Text provided section start
It’s far from uncommon for Americans to retire abroad—the combination of exotic surroundings, lower rent and cheaper medical care can be irresistible for a retiree with wanderlust and an undernourished nest egg. But Yanks aren’t the only gray-haired migrants in North America: As Kathy Kristof reports this month for Financial Planning magazine, many Canadians are exploring the possibility of retiring in the U.S., drawn mostly by a tax code that treats them more gently than Canada’s.
Nobody is certain exactly how many Canadians live in the U.S., though an estimated one million people hold dual Canada-U.S. citizenship. Canadians of all ages have certainly shown a preference for Florida’s beaches over, say, Newfoundland’s: According to an accounting firm cited by Toronto’s Globe and Mail newspaper, Canadian buyers have been involved in as many as 30% of Florida real estate purchases in the years since the housing crash.
Text provided section end
Data provided section start
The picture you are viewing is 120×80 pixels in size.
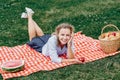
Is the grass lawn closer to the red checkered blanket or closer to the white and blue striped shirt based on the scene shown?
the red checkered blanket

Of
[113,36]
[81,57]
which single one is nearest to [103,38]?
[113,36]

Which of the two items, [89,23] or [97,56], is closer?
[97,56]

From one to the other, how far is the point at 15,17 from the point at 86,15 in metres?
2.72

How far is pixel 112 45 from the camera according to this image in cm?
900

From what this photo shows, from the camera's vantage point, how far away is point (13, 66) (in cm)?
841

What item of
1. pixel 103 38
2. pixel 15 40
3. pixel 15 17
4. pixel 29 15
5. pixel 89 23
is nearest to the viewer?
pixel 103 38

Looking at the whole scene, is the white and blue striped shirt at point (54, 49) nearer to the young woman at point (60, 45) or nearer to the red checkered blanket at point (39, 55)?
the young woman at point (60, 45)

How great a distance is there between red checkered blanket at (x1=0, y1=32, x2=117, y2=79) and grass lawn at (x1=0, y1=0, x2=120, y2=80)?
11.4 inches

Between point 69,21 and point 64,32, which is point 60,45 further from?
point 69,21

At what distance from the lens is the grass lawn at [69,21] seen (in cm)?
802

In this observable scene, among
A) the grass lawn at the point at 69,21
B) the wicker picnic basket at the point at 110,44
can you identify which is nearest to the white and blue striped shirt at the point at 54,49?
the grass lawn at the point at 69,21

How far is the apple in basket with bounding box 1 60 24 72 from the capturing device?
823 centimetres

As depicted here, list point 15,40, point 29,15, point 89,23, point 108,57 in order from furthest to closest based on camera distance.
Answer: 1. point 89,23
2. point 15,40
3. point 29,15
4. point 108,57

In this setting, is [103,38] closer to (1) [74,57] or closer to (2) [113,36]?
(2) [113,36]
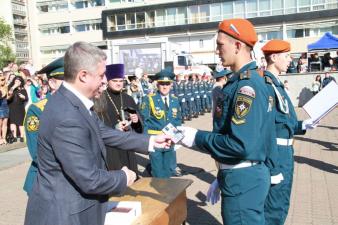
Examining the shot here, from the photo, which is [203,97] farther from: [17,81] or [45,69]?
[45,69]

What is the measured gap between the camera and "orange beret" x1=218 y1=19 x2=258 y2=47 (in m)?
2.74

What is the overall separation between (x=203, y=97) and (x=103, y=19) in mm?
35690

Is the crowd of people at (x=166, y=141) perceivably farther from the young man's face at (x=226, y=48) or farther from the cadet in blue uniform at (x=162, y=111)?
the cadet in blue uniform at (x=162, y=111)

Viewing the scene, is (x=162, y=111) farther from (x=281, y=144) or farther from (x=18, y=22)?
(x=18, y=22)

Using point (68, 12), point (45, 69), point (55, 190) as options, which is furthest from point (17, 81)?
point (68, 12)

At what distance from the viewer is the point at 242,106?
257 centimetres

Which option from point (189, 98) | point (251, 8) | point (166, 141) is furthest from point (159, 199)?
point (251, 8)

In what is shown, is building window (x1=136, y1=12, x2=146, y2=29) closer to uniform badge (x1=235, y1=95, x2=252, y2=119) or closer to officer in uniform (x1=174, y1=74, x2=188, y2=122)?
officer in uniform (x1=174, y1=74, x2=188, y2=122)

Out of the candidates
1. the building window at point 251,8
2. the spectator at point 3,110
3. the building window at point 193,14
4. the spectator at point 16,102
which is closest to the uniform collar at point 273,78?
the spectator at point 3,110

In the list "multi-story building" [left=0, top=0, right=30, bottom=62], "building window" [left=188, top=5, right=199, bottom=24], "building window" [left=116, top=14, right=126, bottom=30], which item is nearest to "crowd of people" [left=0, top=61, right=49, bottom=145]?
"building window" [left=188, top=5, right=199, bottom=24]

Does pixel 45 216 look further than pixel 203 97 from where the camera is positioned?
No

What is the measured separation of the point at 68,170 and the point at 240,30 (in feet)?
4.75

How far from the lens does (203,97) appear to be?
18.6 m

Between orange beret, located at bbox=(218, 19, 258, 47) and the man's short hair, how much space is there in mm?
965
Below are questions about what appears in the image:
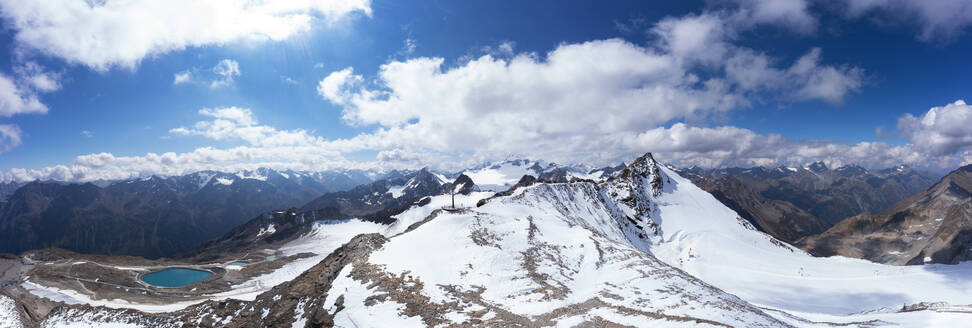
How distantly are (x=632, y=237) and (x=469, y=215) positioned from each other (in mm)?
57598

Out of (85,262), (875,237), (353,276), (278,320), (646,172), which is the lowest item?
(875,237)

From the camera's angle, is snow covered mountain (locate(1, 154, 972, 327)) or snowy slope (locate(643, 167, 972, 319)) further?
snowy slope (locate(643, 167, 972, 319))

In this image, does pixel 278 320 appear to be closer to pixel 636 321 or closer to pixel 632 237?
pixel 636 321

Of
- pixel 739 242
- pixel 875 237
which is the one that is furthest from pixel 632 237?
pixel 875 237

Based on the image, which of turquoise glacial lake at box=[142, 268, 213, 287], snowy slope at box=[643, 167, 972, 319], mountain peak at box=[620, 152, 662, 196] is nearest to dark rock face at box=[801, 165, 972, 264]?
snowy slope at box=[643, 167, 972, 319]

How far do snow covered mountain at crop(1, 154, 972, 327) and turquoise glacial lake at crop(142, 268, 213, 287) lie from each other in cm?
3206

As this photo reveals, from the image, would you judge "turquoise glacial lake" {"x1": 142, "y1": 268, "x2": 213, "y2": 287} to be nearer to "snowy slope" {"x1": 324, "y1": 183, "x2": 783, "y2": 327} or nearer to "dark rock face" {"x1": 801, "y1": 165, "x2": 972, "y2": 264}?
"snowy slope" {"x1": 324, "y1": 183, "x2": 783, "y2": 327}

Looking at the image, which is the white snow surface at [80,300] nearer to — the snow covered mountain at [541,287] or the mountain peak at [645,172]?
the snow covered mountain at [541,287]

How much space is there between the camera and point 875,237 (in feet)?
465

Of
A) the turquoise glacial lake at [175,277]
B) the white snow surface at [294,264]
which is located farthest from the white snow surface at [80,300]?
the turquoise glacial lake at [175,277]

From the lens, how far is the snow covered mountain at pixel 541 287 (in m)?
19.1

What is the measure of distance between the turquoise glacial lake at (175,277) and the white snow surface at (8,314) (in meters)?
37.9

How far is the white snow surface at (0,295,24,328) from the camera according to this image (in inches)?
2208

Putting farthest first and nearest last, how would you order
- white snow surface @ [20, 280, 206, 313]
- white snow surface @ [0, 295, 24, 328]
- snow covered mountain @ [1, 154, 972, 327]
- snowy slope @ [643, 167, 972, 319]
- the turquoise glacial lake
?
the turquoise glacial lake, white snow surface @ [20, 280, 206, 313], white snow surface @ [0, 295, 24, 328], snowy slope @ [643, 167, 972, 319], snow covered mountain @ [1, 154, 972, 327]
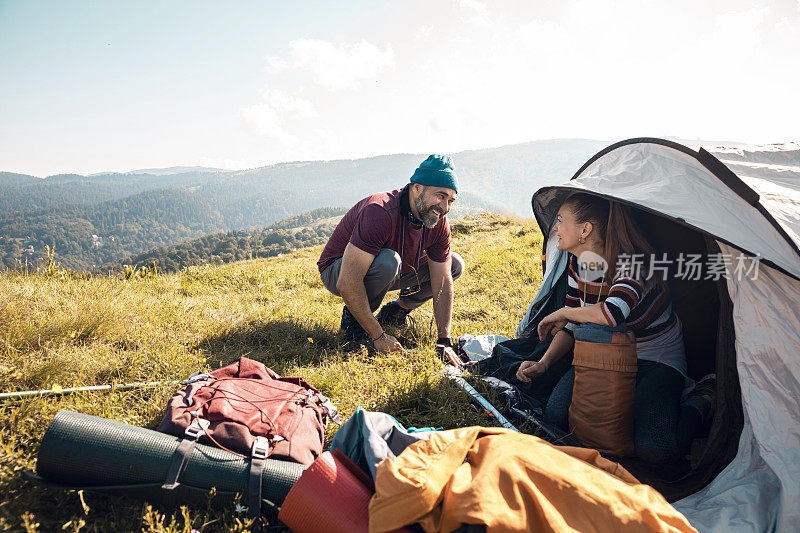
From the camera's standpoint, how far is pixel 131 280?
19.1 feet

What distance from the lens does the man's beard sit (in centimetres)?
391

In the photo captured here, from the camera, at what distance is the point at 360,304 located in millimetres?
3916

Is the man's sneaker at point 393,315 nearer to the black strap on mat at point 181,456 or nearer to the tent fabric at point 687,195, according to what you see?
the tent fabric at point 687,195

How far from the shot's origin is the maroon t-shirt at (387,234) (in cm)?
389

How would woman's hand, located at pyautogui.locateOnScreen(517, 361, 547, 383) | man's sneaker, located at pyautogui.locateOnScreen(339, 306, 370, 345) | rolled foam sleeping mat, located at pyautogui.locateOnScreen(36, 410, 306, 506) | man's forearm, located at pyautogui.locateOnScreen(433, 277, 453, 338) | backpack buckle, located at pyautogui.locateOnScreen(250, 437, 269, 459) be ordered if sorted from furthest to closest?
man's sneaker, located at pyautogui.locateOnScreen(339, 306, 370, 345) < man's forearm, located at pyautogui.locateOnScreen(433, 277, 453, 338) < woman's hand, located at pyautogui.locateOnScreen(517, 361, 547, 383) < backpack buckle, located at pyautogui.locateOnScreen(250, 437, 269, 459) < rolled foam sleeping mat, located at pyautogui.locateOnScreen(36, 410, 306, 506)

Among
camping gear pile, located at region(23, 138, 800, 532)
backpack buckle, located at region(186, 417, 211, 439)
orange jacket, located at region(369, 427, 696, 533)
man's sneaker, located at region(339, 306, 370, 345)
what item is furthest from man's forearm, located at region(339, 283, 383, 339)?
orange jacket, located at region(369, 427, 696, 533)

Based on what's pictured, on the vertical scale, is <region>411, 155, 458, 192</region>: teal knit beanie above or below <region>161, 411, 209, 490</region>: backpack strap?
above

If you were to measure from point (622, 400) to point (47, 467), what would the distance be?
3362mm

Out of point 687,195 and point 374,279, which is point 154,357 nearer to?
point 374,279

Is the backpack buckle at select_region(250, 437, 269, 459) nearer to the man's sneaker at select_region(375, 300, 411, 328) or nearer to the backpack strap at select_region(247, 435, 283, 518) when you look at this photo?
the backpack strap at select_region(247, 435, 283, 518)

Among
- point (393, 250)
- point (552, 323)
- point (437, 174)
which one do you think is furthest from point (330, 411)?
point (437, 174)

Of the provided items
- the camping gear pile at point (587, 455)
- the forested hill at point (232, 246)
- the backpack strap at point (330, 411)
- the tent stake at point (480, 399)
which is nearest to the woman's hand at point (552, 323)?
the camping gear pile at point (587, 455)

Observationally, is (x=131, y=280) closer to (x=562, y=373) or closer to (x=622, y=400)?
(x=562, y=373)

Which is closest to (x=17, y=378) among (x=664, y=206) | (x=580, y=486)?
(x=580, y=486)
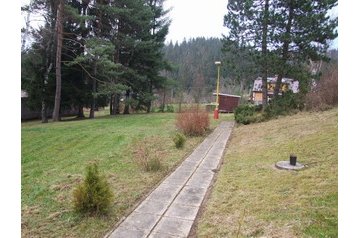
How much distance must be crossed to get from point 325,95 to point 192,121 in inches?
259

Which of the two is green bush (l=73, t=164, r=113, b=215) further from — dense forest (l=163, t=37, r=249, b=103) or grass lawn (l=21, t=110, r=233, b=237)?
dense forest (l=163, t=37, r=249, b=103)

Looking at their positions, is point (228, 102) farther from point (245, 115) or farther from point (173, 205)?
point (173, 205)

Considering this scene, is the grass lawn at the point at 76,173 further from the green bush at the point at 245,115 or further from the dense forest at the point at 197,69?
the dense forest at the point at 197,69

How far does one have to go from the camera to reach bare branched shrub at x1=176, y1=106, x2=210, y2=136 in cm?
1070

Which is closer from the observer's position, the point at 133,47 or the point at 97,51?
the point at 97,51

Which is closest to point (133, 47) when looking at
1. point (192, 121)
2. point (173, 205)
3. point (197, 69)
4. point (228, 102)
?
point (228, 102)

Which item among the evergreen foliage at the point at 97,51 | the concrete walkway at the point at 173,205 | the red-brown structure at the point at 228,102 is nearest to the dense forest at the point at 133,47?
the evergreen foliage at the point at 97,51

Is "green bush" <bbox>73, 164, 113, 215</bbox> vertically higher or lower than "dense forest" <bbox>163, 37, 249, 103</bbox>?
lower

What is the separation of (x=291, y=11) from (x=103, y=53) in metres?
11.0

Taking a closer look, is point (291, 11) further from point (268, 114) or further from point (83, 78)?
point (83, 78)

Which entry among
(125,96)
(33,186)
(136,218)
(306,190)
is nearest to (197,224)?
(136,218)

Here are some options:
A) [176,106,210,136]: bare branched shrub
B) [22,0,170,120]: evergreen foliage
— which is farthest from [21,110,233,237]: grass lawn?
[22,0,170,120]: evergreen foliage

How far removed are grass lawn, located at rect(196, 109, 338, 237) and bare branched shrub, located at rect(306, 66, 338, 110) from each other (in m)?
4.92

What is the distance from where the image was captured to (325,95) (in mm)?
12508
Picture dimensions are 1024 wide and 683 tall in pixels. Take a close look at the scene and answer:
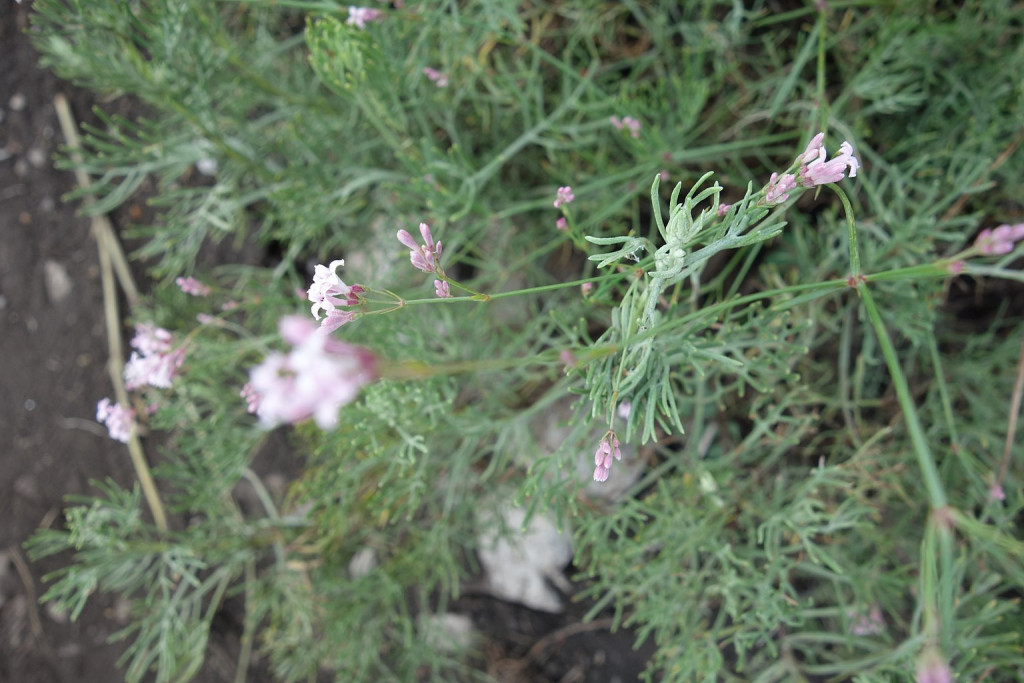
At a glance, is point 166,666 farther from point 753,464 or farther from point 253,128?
Data provided section end
> [Study questions]:
1. From the passage on Canadian retirees, list each attraction it names as drawing retirees with wanderlust to live abroad.
2. Resume the passage on Canadian retirees with one more paragraph, beginning after its final sentence.

> [Outputs for the tasks]:
1.
Exotic surroundings
Lower rent
Cheaper medical care

2.
But the bigger draw for someone of retirement age is the way that withdrawals from a Canadian retirement account are treated when the assets are moved to the U.S. Unlike with an American citizen’s home-grown 401(k)s and IRAs, the Internal Revenue Service doesn’t tax withdrawals of principal from an imported Canadian retirement account. “If Uncle Sam didn’t give you a tax deduction for your contributions,” Kristof explains, “the U.S. government doesn’t expect you to pay tax on the principal.”